I currently use the following to get a 95% confidence interval:

1.96 σ/√n

Where n is the sample size and sigma is the standard deviation. I don't really understand the significance of the 1.96. It has its own wikipedia page, but a lot of it goes over my head

Thanks again for publishing all this. I actually spoke at a conference in Montreal this March about the statistics of performance measurement. My slides are here:

Feel free to critique the content.

Rob Britton said...

Hi Blues: Unfortunately the math is very hard to do without computer help. It involves taking the integral of a function that doesn't have an anti-derivative, which means you're going to need numerical approximation. Doing that by hand is extremely tedious, which is why we use computers for it!

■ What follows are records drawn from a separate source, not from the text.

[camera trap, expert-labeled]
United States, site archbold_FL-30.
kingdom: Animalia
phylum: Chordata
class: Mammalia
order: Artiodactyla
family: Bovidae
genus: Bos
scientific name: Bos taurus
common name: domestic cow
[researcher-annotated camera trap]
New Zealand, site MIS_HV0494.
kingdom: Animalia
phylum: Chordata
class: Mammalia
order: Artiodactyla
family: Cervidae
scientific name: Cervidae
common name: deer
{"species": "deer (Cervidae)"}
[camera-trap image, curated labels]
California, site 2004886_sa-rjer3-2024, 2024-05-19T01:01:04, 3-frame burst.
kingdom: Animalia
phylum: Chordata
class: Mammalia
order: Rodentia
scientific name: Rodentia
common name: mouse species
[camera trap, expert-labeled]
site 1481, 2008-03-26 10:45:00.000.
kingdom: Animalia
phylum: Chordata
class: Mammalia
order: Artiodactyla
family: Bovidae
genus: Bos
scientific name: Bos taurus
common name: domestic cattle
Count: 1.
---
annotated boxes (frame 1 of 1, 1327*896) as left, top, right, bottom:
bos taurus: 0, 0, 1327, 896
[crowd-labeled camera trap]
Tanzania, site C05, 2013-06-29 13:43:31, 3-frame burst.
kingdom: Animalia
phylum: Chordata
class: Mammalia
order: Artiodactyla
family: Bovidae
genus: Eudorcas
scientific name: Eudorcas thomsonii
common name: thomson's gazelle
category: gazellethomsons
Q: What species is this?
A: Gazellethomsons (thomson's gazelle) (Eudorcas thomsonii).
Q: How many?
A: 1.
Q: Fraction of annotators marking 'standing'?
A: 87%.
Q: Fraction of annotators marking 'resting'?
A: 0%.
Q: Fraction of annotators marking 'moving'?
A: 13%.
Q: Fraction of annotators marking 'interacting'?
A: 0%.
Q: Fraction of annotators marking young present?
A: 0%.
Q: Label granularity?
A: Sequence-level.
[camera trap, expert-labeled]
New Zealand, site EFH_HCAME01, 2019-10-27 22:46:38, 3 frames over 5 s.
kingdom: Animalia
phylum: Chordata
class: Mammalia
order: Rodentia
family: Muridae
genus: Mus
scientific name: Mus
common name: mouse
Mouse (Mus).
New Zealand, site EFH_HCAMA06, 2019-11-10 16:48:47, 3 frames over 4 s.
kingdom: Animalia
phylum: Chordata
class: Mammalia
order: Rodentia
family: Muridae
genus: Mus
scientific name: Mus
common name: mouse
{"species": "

Where does the 1.96 come from? Well, the area under the standard normal distribution (the bell curve with a mean of 0, and a standard deviation of 1) from -1.96 to 1.96 is equal to 0.95, which is the confidence level we want. In general if you want C% confidence, then you need to choose your critical point c (in the case of 95% confidence and the normal distribution c = 1.96) such that the area under the curve between -c and c is equal to C - I think this would be easier to show using a picture, but I'm not sure how to add a picture in a comment.

Intuitively, this means that if the population mean is zero and the standard deviation is σ/√n, then 95% of the time when we take a random sample, the sample average will fall between -1.96 * σ/√n and 1.96 * σ/√n. Therefore it is a low probability that when you take a sample it will be outside that range.

To do this via code, you'd need to do an approximation. You can see the Wikipedia article about this here which talks about how you approximate the area under a function using code. What you'd do is use the function for the normal distribution (the formula is 1/sqrt(2*pi) * exp(-x^2/2) ) and find a number c such that the area between -c and c under this function is equal to 0.95 (or since this is symmetric you can go from 0 to c and use 0.475 as your area). This would be an iterative procedure, you'd take an initial guess of c and then each iteration improve it so that the area under the curve between 0 and c would get closer and closer to 0.475 and quit when you get close enough.

Finally a small note, using 1.96 only works if you know what the population standard deviation σ is. If this is not the case you use the sample standard deviation s and you'd follow the t-distribution. Fortunately though for sample sizes greater than 30 or so the t-distribution is close enough to the normal distribution for you to use 1.96 regardless. It's just if your sample size is small, then 1.96 is actually too small for a 95% confidence interval.

Anyway let me know if that helps, I might post another article on how to calculate these critical values.

I looked at your slides, they look good! There was nothing really there that jumped out at me that was wrong. Next time you're in Montreal giving a talk, let me know!

Blues said...

Thanks, this explains things well. For most of my data I have sample sizes larger than 100, but there are a few with really small sample sizes, so I'm guessing that I should just not bother with those.